++++ TESTO ++++

Per quella tragedia Triora ancora oggi viene considerata un borgo pregno di anime vaganti e vendicatrici di quelle streghe le quali si dice utilizzassero della cenere maledetta creata dalla cremazione autoindotta di Satana, cenere che poi veniva utilizzata per essere gettata nei campi creando così siccità e carestie.
Lo spirito della strega Basùria, una di loro, ancora oggi dimorerebbe in alcune cavità denominate Bocche delle Streghe, tra Cassana e Pignone (ovvero grotte di Toirano) anche se in realtà si pensa che in tutta la Liguria esse continuino a vagare incutendo timore nei poveri malcapitati che le incontrassero.
La strega Basùra cerca in realtà di allontanare tutti coloro che cerchino di entrare nella sua grotta tanto che il vento forte produce suoni inquietanti, passando per le cavità della grotta, in modo tale da allontanare qualsivoglia curioso.

++++ DATI ++++

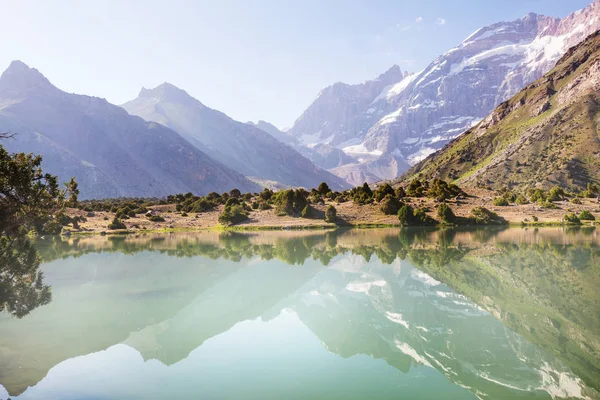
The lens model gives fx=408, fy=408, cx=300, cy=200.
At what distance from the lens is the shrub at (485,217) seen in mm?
71375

++++

CONSEGNA - Ricopia dal testo sulle streghe di Triora il passo che va da "Lo spirito della" a "che le incontrassero.". L'elenco non serve per svolgere il lavoro.

RISULTATO -
Lo spirito della strega Basùria, una di loro, ancora oggi dimorerebbe in alcune cavità denominate Bocche delle Streghe, tra Cassana e Pignone (ovvero grotte di Toirano) anche se in realtà si pensa che in tutta la Liguria esse continuino a vagare incutendo timore nei poveri malcapitati che le incontrassero.